### Goal
Rewrite the part of the listing that opens with the line containing "In this context, does" and closes with the line containing "4. the mural", replacing "arched window" with "rounded window" and leaving everything else unchanged.

Start of Exercise materials

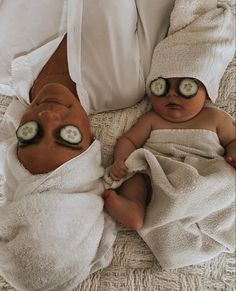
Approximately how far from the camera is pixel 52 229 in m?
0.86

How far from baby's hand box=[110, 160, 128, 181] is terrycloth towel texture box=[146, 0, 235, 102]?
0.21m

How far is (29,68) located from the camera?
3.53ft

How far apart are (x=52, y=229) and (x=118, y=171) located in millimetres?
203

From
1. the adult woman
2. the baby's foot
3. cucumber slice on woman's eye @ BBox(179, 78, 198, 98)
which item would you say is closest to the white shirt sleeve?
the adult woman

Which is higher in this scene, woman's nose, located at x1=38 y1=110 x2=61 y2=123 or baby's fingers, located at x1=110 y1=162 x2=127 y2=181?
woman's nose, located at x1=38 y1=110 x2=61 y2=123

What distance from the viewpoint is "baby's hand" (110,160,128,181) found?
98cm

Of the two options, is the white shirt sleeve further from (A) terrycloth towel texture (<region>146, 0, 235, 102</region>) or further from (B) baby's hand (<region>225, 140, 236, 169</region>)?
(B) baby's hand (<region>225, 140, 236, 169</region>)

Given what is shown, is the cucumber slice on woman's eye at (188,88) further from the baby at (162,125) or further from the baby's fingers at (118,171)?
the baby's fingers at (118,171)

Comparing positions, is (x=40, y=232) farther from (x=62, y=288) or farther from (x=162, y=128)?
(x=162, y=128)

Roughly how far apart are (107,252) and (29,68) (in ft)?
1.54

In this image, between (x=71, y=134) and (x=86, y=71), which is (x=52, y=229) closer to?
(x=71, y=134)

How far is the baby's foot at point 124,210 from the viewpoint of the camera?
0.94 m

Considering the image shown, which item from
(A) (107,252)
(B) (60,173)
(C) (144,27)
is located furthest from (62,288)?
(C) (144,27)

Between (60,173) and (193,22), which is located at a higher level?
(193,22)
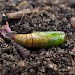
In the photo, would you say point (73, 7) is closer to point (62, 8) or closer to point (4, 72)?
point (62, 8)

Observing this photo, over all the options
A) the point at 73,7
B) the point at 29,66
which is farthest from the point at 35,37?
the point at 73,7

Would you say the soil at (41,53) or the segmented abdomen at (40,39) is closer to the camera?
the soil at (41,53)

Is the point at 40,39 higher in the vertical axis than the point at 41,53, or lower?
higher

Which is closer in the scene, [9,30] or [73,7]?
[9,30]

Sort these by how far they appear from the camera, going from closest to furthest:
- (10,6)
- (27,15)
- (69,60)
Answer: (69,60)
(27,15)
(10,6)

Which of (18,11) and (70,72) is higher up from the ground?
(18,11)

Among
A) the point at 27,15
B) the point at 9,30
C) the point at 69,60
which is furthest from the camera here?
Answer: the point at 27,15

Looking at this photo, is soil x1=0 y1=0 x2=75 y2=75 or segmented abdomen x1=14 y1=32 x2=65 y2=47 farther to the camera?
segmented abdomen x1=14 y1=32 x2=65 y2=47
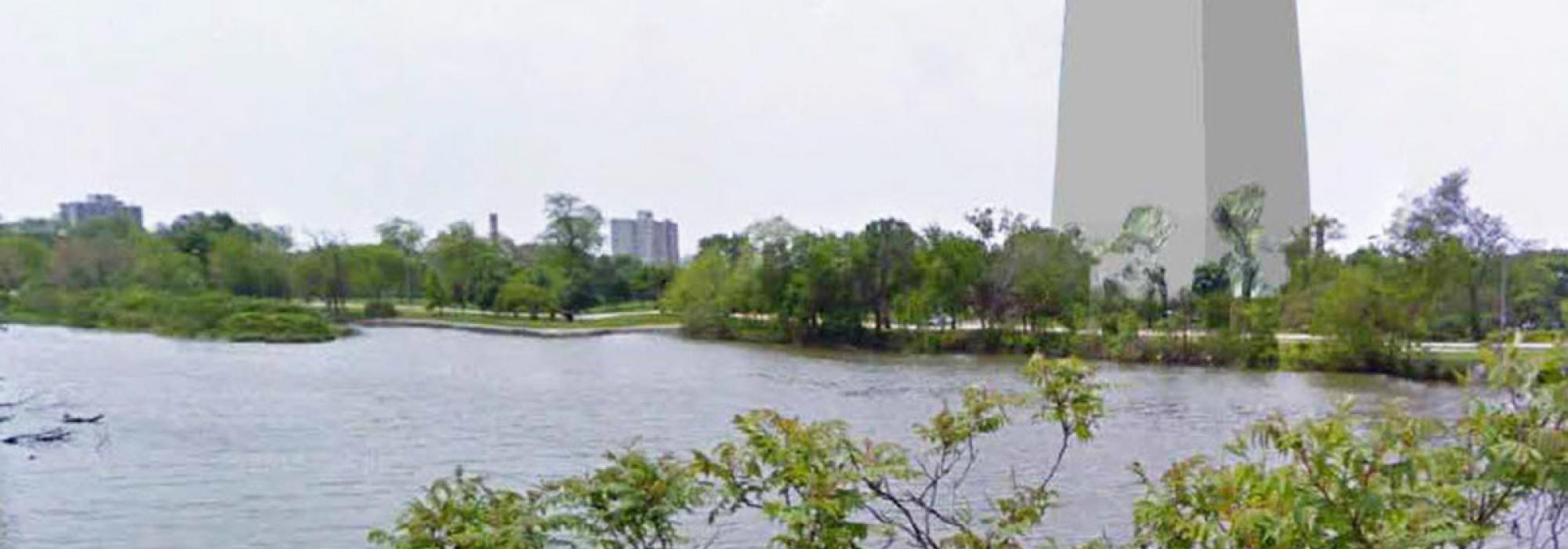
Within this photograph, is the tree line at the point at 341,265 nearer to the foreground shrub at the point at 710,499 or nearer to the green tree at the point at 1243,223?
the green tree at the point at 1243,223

End of Exercise materials
Start of Exercise materials

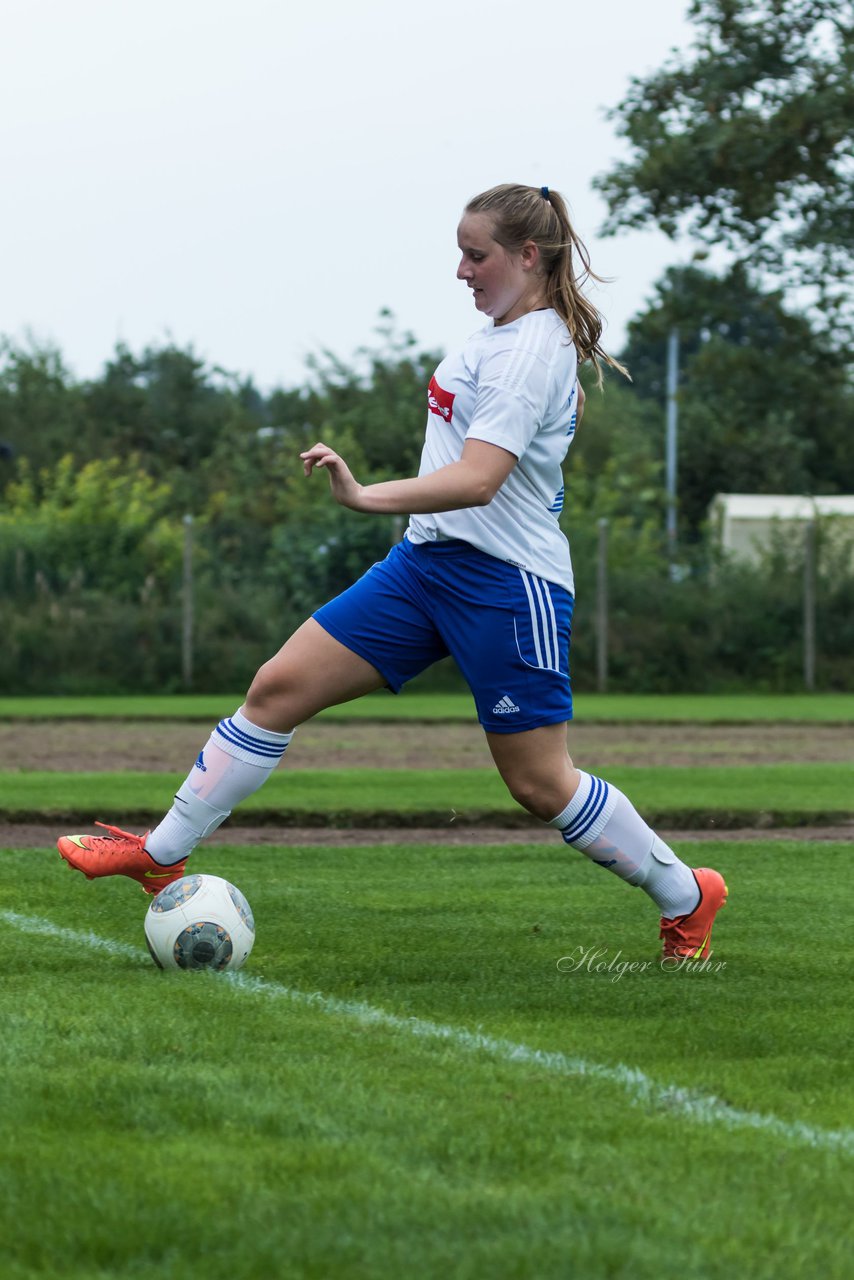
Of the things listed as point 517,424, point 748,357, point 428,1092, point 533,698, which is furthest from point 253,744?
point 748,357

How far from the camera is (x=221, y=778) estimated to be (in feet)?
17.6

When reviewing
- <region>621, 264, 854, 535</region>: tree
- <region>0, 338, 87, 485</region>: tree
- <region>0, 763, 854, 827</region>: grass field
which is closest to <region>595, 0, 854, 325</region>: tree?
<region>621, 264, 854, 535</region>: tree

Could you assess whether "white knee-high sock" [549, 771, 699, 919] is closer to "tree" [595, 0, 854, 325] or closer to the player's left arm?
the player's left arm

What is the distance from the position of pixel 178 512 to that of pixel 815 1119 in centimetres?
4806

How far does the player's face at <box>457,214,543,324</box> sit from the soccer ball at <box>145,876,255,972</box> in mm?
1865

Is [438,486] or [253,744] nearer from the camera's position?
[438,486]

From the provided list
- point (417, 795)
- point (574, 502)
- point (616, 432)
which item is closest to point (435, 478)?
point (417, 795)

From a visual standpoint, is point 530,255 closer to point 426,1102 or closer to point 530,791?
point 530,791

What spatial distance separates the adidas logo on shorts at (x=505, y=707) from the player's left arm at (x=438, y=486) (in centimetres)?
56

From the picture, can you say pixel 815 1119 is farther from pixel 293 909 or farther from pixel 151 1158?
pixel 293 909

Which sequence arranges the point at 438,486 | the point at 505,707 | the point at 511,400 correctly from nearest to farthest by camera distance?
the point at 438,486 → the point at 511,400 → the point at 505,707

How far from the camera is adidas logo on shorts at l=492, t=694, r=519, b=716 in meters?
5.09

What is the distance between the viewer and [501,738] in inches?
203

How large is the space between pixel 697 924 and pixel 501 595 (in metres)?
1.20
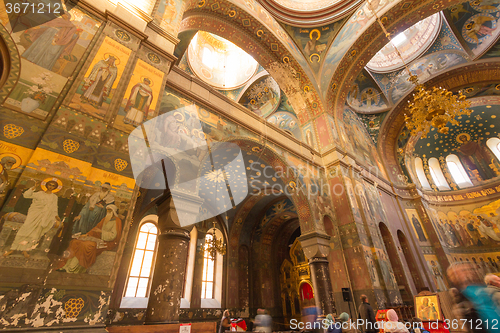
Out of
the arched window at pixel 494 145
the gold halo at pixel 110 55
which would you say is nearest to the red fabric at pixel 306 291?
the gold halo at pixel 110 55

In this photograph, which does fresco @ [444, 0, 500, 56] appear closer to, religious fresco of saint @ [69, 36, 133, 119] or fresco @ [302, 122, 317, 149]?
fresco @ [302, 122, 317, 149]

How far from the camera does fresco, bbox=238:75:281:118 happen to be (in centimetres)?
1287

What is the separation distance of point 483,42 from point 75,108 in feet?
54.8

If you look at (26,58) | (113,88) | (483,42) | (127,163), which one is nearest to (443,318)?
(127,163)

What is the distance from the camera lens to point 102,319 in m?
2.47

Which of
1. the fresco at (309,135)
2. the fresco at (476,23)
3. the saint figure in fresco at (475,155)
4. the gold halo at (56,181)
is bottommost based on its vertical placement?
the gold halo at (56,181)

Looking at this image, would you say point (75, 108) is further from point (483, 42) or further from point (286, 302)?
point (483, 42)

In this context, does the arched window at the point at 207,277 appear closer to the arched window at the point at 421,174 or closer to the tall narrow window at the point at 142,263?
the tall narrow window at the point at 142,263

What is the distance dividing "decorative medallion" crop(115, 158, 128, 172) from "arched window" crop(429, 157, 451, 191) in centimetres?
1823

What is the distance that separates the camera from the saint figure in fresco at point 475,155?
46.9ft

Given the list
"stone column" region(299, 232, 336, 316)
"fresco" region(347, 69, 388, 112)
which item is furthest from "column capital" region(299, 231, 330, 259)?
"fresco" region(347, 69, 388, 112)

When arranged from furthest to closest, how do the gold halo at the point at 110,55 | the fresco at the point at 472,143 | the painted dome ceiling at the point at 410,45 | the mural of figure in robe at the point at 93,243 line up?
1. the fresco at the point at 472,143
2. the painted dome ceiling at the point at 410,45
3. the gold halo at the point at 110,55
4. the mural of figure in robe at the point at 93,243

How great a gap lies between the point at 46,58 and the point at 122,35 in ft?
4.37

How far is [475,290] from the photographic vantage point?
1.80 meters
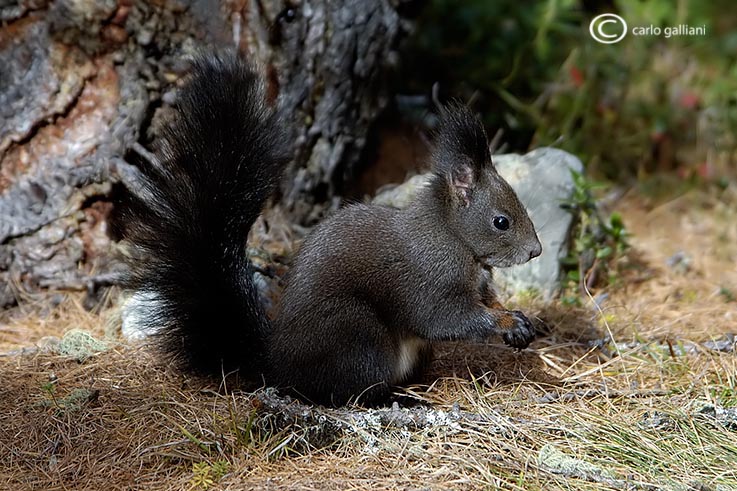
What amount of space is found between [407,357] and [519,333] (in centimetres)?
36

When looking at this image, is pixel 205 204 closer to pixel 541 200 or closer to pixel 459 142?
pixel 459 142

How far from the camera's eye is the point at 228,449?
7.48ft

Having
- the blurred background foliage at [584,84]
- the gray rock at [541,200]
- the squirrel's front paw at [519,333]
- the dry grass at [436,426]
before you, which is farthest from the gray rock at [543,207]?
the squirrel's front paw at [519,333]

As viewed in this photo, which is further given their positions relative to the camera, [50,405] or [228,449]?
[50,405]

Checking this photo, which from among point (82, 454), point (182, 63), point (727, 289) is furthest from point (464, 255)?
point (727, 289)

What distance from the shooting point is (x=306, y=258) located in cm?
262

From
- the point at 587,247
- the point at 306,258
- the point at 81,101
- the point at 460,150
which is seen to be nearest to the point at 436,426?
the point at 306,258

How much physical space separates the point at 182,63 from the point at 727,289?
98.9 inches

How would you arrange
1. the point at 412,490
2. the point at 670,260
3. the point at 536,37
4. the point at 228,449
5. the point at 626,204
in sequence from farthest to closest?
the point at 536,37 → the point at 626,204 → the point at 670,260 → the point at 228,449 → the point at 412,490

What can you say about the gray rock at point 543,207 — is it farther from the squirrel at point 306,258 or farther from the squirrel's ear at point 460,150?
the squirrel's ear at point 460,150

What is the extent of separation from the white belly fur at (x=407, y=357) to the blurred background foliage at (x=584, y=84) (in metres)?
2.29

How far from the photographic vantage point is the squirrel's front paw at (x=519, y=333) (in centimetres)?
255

End of Exercise materials

### Result
In this context, does the rounded window at the point at 207,277 appear closer to the rounded window at the point at 421,174 or closer to the tall narrow window at the point at 142,263?
the tall narrow window at the point at 142,263

What is the distance dividing "decorative medallion" crop(115, 158, 128, 172) from "rounded window" crop(429, 157, 451, 191) in centimetres?
1823

What is the distance that separates the camera from the saint figure in fresco at point 475,155?
46.9ft

Given the list
"stone column" region(299, 232, 336, 316)
"fresco" region(347, 69, 388, 112)
which item is furthest from "column capital" region(299, 231, 330, 259)?
"fresco" region(347, 69, 388, 112)

When arranged from furthest to closest, how do the gold halo at the point at 110,55 | the fresco at the point at 472,143 | the painted dome ceiling at the point at 410,45 | the mural of figure in robe at the point at 93,243 line up?
1. the fresco at the point at 472,143
2. the painted dome ceiling at the point at 410,45
3. the gold halo at the point at 110,55
4. the mural of figure in robe at the point at 93,243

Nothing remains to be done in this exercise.